《めてみみ》クレイジーな達人

2018/08/20 06:20 更新


 毎週楽しみにしているテレビ番組がある。TBSの「クレイジージャーニー」だ。毎回、常軌を逸したような過酷な冒険や、一つのことをトコトン突き詰めている人を紹介する。平日深夜の放送にもかかわらず、熱心なファンも多く、番組のDVDもヒットしている。

 リヤカーを引いて世界中を旅する人や未知の狭い洞窟を探検する人、珍しい爬虫(はちゅう)類を探し求める人、奇怪な廃墟を撮り続ける人、スラム街など危険なエリアをリポートする人、虫を食べるために東南アジアに通う人…。この中から他のテレビ番組にも引っ張りだこの人気者も生まれた。

 ファッション業界にもクレイジージャーニーを超えるくらいの冒険人生を送ってきた人がいる。東京・北千住に本社を構えるベルトメーカー、丸正の小薬正男会長(83)だ。15歳からベルト工場で修行後、20歳で独立し同社を創業した。70年にはベルトで使う革を求めてアマゾンの奥地までワニを捕まえに行き、エキゾチックレザーブームの一翼を担った。

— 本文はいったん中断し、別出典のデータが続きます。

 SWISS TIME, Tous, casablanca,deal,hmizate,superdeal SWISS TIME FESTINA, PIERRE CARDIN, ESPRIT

 ワイン好きが高じて、ワインの卸、輸入、小売りなどの免許まで取る徹底ぶり。こうした探究心や行動力に見習うべきことが多い。詳しくは『のんびりなんて生きられない』(幻冬舎)に譲る。これからを担う世代からもクレイジーな達人が登場し、新たなマーケットを切り開いてほしい。